As the country’s exports continue to shrink, the government’s top economic hierarchy is still sparring over who is to blame.
Officials at the Ministry of Commerce attributed falling proceeds to disproportional weight of fiscal concerns in the policy formulation and fragmented institutional architecture.
They argued that as long as the ministries dealing with production (agriculture/industry) and their exports were placed practically under the finance ministry, the problems would persist.
Pakistan’s merchandise exports fell 14 per cent year-on-year to around $12 billion during July-January FY16, according to the Pakistan Bureau of Statistics.
Sources said that when cornered in meetings over weak performance, senior government officials refused to accept the blame for a situation that, they said, was beyond their domain. “The responsibility rests with people who monopolise decision-making,” a disgruntled member of the economic team said, hinting at the finance ministry. “We are excluded from exercises of energy pricing, interest rate determination and even the duty regime in place in the country,” another senior officer retorted in frustration. “All these policies have a direct bearing on the cost of production and trading environment.”
Talking to Dawn, an officer, who declined to be named because he was not authorised to speak to the media, said local businesses had to become more competitive to fare better in the global market. “You can only sell if your offer is better than others in terms of price and quality. Today, no one is ready to import junk even for free,” he said, emphasising on putting in place mechanisms of certifications to ensure standards.
A comprehensive strategy condensed in the Strategic Trade Policy Framework 2016-18 had already been presented, but its implementation required release of funds that were earlier approved for various initiatives suggested, he said. “How can we be expected to deliver without resources required to implement initiatives found necessary?’ he quipped.
When contacted, a senior finance ministry official in Islamabad was also reluctant to go on record.

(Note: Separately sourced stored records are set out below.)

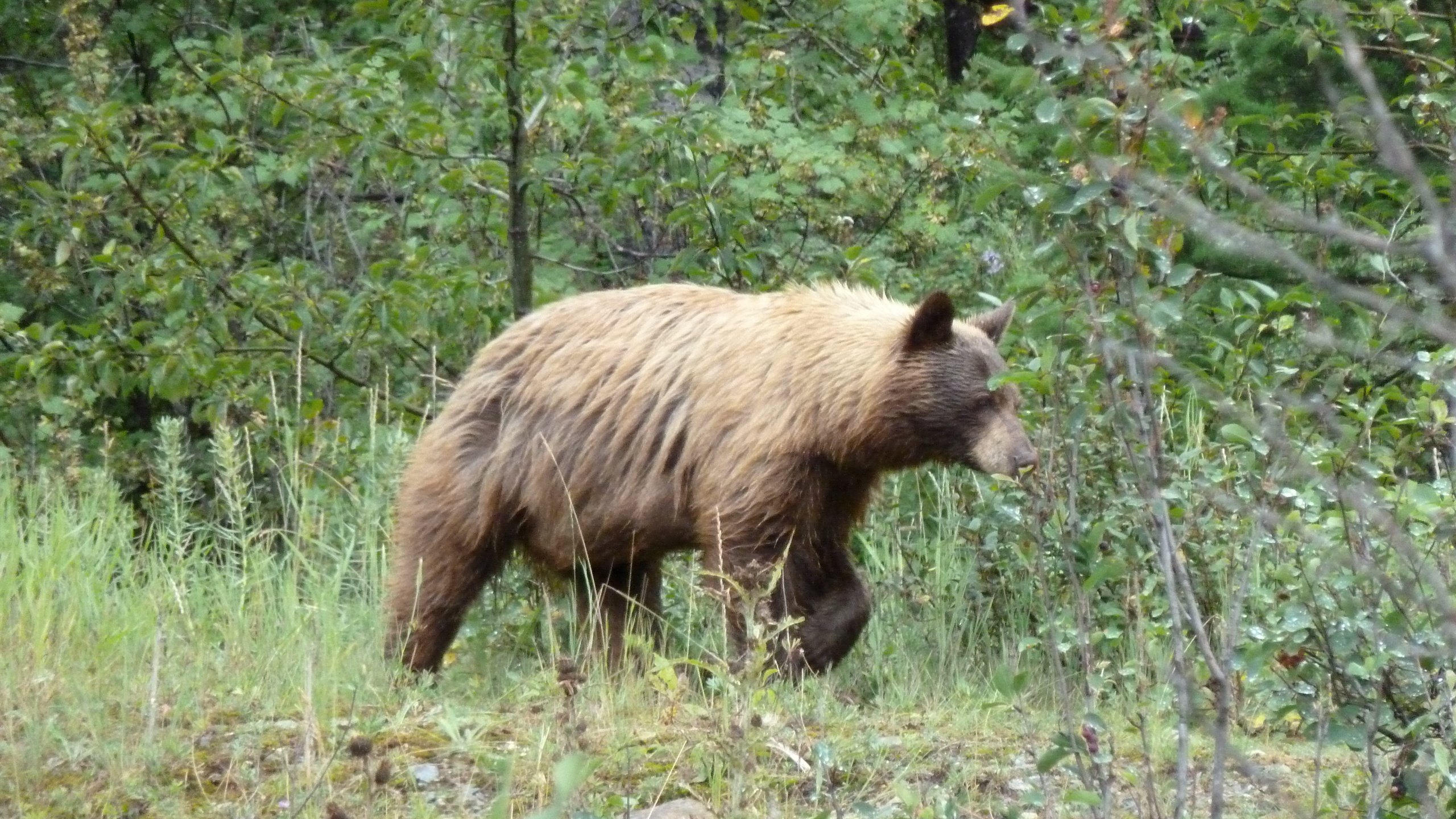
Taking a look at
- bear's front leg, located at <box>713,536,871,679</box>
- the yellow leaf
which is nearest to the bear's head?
bear's front leg, located at <box>713,536,871,679</box>

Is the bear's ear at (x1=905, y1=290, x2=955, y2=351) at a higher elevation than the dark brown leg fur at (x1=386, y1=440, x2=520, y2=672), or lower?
higher

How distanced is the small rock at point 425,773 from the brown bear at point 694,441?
2036 mm

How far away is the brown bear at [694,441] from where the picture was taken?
6.20m

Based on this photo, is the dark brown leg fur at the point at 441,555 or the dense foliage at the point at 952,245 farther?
the dark brown leg fur at the point at 441,555

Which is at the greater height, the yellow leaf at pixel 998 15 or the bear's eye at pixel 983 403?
the yellow leaf at pixel 998 15

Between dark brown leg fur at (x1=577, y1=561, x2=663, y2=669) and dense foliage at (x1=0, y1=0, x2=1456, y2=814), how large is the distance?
42.6 inches

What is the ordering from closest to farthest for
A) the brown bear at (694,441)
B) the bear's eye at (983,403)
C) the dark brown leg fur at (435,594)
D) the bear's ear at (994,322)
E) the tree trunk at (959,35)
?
the brown bear at (694,441) → the bear's eye at (983,403) → the dark brown leg fur at (435,594) → the bear's ear at (994,322) → the tree trunk at (959,35)

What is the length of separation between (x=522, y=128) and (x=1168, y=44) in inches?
132

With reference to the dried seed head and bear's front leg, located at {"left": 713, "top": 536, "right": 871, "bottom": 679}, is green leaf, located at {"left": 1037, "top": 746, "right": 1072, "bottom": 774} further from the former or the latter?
bear's front leg, located at {"left": 713, "top": 536, "right": 871, "bottom": 679}

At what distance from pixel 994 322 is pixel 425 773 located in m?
3.55

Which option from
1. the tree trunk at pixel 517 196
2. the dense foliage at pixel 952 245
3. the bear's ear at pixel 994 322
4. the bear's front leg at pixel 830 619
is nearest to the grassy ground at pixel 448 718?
the bear's front leg at pixel 830 619

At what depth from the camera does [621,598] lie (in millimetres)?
7078

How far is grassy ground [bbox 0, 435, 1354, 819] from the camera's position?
3.66 metres

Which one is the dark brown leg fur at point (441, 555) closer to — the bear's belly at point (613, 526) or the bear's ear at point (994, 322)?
the bear's belly at point (613, 526)
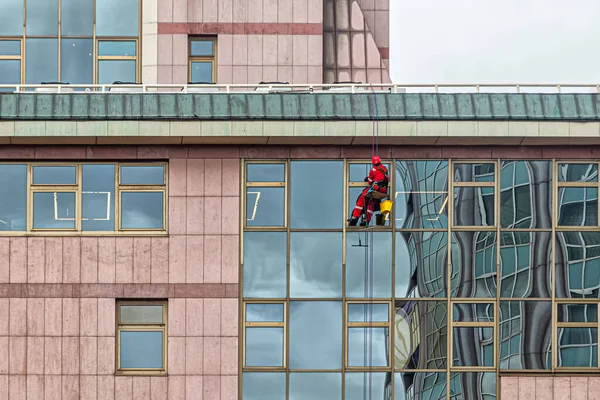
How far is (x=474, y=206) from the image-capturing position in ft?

One officer said that falling exports were as much their concern as that of other line ministries and departments.
“Yes, there were some delays in the release of funds to the Ministry of Commerce. But the government has given incentives to the textile sector and one reason for approving cuts in power rates was to bring the cost of production down to make it viable for exports,” another official said.
“The file of three-year export policy framework is with the prime minister and funds will be released as soon as he gives the go-ahead,” a source said.